La quinta e ultima riflessione è molto personale. In occasioni come questa mi capita spesso di chiedermi che cosa avrei fatto io se fossi stato al posto di chi in quel periodo decise di battersi e di rischiare in prima persona. Penso soprattutto ai più anziani, a quelli che avrebbero potuto restarsene a casa e non lo fecero. Non era soltanto una questione di coraggio fisico. Entrare in clandestinità, salire in montagna, organizzare gli scioperi nelle fabbriche impegnate nello sforzo bellico, significava anche abbandonare la famiglia, o peggio ancora metterla in pericolo. Ci voleva una grandissima  determinazione e una grandissima consapevolezza della posta in gioco, in Italia e nel mondo.  Tutte cose che non  si improvvisano, e che hanno caratterizzato una generazione cresciuta nelle difficoltà e nei pericoli.

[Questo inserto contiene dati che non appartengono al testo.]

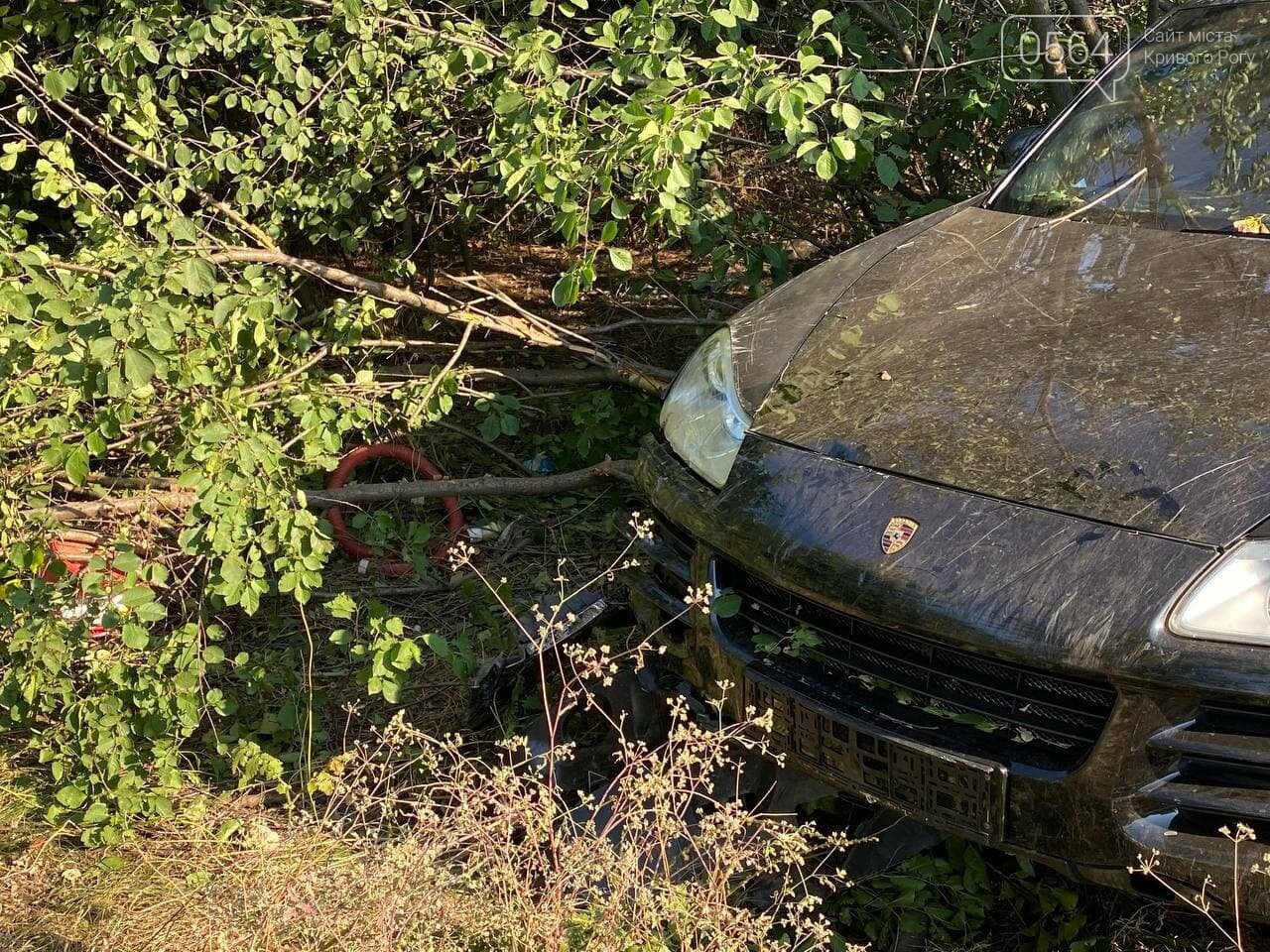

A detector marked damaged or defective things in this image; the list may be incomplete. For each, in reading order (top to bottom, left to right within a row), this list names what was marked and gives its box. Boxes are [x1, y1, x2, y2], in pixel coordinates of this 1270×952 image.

cracked headlight [659, 329, 750, 492]
dented hood [750, 205, 1270, 543]
damaged front bumper [627, 434, 1270, 920]
cracked headlight [1175, 543, 1270, 647]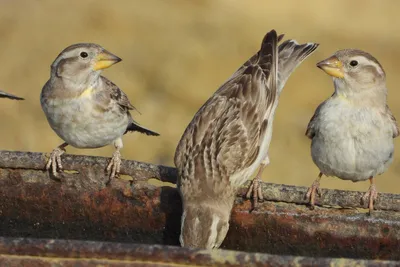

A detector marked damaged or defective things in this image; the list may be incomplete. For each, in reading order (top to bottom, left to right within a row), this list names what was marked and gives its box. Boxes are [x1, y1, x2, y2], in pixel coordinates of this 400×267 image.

rust [0, 152, 400, 262]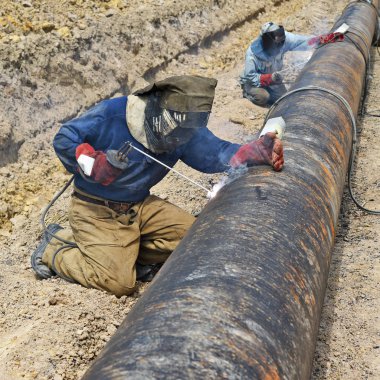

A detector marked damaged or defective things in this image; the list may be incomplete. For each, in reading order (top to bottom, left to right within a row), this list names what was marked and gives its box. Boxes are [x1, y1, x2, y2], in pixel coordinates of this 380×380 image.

corroded pipe surface [82, 1, 378, 378]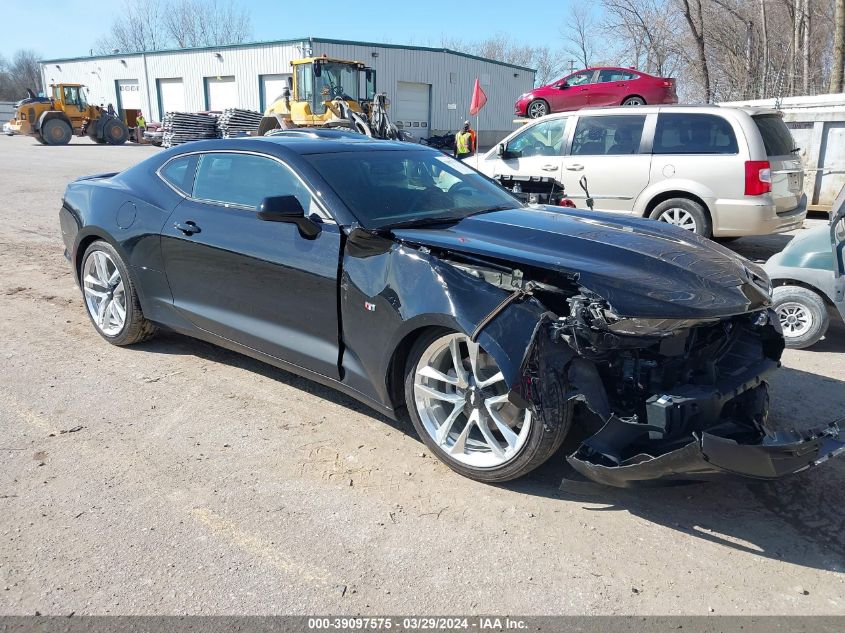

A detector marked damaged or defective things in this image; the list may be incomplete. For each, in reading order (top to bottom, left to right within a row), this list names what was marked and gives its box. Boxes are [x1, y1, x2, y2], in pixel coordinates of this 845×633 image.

crumpled hood [392, 206, 768, 318]
damaged front end [438, 254, 840, 486]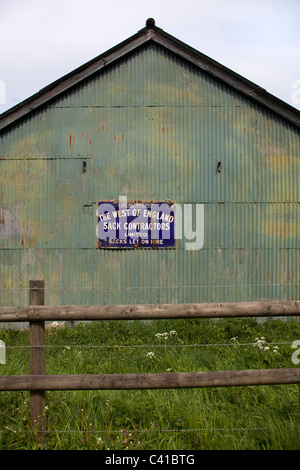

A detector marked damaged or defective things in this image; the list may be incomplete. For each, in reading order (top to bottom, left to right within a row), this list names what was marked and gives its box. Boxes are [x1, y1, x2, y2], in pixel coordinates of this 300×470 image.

rusty metal panel [0, 42, 300, 312]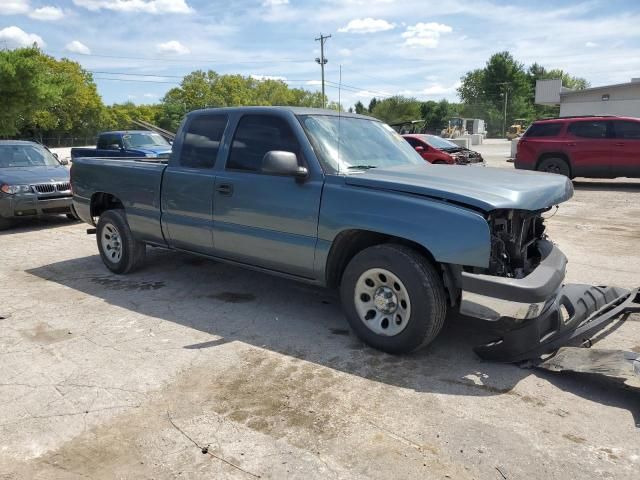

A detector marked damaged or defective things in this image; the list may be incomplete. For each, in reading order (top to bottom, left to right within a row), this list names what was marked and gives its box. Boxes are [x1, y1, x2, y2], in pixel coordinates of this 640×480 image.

damaged pickup truck [70, 107, 640, 362]
damaged front end [458, 208, 640, 366]
detached front bumper [458, 242, 640, 362]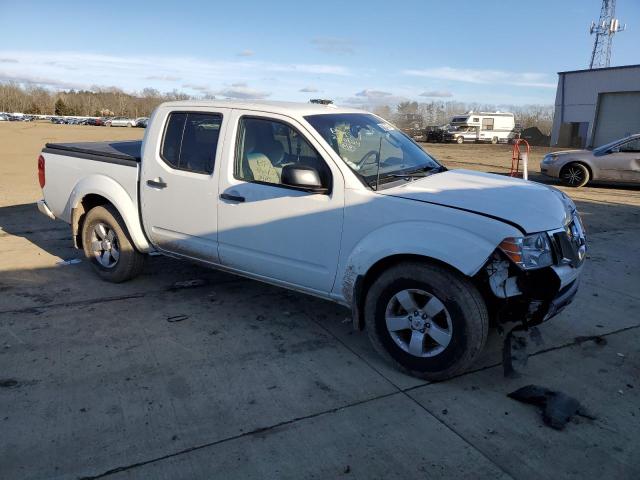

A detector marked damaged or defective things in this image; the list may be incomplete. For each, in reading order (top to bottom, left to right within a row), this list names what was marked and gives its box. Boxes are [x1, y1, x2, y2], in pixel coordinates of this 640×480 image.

broken bumper [36, 198, 55, 220]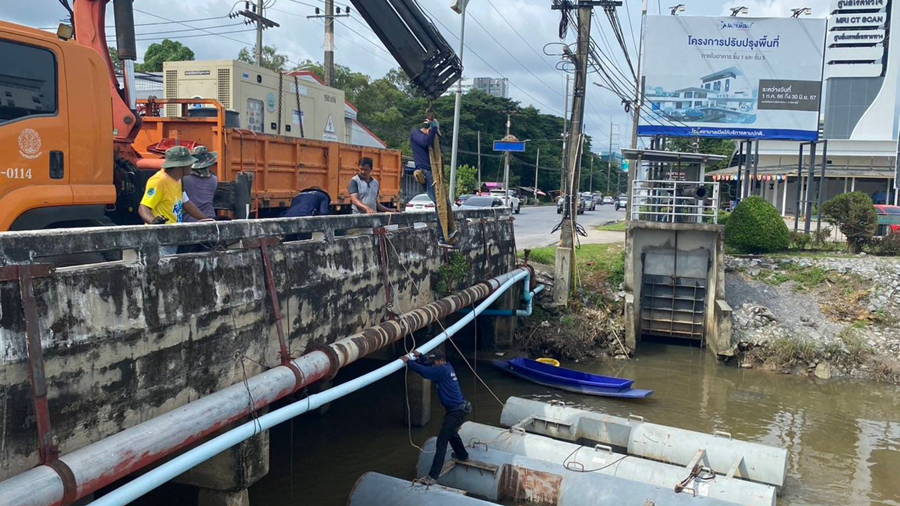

Guardiamo ai risultati ottenuti dalla  classe dirigente uscita dalla Resistenza. Guardiamo alla nostra costituzione, che è il frutto straordinario della collaborazione tra forze politiche di orientamento molto diverso, ma decise a mettere temporaneamente da parte le divergenze pur di ottenere un risultato utile al paese. Potevano non essere d’accordo sul tipo di società da costruire, ma sapevano che era necessario voltare pagina e ripartire da una base comune, democratica e solidamente antifascista. Erano persone di grande qualità. 

Sono passati molti anni. Oggi siamo in una situazione molto meno drammatica, abbiamo la fortuna di vivere in pace, e in un paese che resta nonostante tutto tra i più ricchi del mondo. Ma il mondo sta cambiando molto in fretta, e ci mette di fronte a problemi nuovi, su una scala che non è soltanto nazionale. Penso a fenomeni come la globalizzazione, i flussi migratori, il clima. La mia sensazione è che avremmo più che mai bisogno di una politica alta, fatta da persone con la stessa qualità, la stessa determinazione e la stessa volontà di operare per il bene comune che avevano i politici usciti dall’esperienza resistenziale. Ma all’orizzonte non mi pare che ce ne siano molti.